The live timer keeping track of the handle in the salt spray booth:
I am using LockLock as an example of how well hardware can perform when it’s been built right. It is the way this handle is built that has allowed it to ruin the credibility of this test. Take a look:
What I’m wondering is, if the key to a handle lasting this long is as simple as a double layer of copper and nickel, why hasn’t this been done sooner? I know I know, costs etc. Penny pinching here and there to make sure one handle is cheaper than the other. Unfortunately, it is that attitude towards hardware manufacture that has led us to the position that we’re in now. As far as I know this is the only handle that has managed such a feat during the salt spray.
Now, go back to your sales scenario. You can now confidently go back to the home owner and say to them that the door handles you use on your doors will last a genuinely long time and stand a chance against our corrosive atmosphere. Wouldn’t it be a much easier sell, and at least one more USP to say that?
What I would hope is that after this handle finally fails, which at this rate may not happen for a long time yet, the current salt spray test standards are revised upwards and in a significant fashion. What this would do would be to bring credibility back to the test, and would also force hardware suppliers to up their game on the quality front. Yes it will cost them, but I am sure that failed products cost them more than it would be find a prevention to the problems of pitting. It would benefit installers as they might be able to retain some confidence in the product they are selling. It would benefit the home owner who could then rely on their door handles looking nice and polished for more than a couple of weeks.
I want to be clear, as far as I’m concerned the current tests are not fit for purpose. I want to see the hardware industry really grasp this problem, stop hiding behind the “costs” argument and start creating door hardware that we can all expect to last longer than a few weeks or months. LockLock has shown that it can be done, and I know there is plenty of talent and money out there to make it happen.
Good point well made. Weather durability is clearly a very emotive topic. We’re seeing as many taking Lock Lock for its groundbreaking durability than the unique security benefits.

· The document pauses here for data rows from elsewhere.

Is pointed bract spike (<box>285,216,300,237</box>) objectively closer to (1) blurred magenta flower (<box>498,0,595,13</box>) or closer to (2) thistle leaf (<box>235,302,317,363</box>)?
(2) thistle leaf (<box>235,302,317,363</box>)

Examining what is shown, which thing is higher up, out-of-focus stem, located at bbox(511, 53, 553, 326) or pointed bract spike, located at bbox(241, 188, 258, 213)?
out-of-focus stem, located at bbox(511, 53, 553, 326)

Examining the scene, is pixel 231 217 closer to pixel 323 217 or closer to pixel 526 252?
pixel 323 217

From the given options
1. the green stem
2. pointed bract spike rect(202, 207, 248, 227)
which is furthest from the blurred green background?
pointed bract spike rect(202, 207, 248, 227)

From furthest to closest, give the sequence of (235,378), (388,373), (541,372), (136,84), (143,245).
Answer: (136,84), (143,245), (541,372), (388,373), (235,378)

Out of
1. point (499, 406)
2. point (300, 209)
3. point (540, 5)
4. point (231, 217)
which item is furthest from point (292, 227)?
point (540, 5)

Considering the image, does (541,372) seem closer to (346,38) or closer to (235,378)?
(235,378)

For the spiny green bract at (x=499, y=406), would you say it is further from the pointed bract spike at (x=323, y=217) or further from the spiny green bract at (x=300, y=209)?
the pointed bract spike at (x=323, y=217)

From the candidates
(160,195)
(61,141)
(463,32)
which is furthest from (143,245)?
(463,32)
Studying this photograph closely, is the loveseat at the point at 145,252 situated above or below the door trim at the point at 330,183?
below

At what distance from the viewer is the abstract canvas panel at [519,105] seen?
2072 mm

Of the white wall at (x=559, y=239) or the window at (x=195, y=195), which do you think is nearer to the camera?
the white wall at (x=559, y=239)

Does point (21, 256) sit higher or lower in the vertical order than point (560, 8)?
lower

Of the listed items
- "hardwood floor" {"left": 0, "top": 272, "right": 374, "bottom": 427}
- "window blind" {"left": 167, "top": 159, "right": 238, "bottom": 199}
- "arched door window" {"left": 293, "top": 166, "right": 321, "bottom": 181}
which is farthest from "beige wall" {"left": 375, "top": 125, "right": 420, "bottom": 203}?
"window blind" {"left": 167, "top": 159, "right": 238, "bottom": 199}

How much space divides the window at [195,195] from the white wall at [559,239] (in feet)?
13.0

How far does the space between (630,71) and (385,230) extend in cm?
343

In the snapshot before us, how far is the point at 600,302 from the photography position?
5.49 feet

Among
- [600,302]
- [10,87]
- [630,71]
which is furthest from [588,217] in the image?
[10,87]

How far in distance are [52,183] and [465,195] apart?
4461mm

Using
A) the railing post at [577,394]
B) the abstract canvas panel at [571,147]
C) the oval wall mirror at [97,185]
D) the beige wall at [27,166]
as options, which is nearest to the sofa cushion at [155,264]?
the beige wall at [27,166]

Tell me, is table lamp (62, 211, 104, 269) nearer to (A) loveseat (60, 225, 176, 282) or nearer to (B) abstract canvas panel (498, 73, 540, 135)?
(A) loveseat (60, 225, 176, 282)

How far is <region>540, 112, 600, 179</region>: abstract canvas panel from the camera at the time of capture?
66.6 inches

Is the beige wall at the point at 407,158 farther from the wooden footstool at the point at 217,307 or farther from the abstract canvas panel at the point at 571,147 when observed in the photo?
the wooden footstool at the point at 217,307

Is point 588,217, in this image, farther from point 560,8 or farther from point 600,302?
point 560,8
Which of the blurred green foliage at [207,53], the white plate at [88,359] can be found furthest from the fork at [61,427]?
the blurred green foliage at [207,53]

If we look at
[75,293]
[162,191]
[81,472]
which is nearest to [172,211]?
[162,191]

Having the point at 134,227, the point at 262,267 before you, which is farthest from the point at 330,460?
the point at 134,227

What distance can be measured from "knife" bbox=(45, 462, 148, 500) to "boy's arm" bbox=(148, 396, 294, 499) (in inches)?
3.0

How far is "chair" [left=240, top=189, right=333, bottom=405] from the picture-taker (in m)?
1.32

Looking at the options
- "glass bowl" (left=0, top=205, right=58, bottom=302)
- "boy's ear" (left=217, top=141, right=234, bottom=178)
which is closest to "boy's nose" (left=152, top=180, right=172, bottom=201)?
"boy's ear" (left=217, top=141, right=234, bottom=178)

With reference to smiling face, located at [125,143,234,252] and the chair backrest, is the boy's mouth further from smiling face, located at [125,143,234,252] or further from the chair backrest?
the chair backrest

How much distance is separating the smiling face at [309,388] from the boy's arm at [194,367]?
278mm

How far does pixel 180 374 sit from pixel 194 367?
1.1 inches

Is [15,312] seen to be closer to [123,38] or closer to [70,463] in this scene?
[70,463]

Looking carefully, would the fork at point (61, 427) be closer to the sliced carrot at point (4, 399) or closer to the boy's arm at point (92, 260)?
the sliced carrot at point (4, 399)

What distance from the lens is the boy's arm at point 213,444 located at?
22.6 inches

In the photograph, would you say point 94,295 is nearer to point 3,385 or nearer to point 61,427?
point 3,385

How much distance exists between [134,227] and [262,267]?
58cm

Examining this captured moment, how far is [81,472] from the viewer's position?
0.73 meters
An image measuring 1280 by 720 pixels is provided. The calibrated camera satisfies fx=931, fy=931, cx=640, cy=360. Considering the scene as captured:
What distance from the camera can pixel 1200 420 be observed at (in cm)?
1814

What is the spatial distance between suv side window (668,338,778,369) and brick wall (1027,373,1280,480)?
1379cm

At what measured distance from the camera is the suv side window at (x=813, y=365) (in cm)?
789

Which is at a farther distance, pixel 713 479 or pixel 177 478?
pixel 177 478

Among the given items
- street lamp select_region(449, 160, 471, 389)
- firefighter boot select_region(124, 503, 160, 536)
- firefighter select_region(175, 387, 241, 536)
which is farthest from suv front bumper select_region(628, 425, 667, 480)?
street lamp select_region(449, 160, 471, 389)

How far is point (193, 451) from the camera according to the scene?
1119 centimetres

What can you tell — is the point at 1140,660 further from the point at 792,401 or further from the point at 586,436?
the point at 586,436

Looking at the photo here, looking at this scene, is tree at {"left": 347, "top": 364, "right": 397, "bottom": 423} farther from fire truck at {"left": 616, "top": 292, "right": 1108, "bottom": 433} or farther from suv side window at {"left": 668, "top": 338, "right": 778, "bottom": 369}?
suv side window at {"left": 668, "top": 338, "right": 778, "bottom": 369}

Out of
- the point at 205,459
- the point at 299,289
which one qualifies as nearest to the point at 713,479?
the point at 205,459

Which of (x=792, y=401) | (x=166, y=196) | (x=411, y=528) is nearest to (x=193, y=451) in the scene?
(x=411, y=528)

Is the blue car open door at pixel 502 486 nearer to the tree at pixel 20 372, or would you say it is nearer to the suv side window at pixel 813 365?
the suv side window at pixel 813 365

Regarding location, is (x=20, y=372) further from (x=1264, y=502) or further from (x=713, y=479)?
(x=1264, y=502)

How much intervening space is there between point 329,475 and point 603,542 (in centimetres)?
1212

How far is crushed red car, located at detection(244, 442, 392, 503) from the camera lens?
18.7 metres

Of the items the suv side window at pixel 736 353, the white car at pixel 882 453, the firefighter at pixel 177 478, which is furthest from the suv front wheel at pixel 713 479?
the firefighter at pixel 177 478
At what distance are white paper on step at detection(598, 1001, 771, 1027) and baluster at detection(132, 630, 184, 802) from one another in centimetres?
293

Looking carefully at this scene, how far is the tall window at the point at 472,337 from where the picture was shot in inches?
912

This proves your point that there is homeowner demand for better quality and performance – and there is a growing segment of the market looking to sell it.
On a lighter note, as soon as we’ve had ‘proper’ photos taken of the chrome handle we removed from the Exova spray test it’s going back to rejoin those we left in there!
You might be missing the point of how these tests work and how they should be applied to a “real life” situation.
Never is a hardware component, or any other component, going to be exposed to the concentrated level of salt spray that it is in the test. It’s simply not possible to say 240 hours equates to ten days real life corrosion resistance as a result of the salt concentration used in test. Good marketing for the handle supplier though!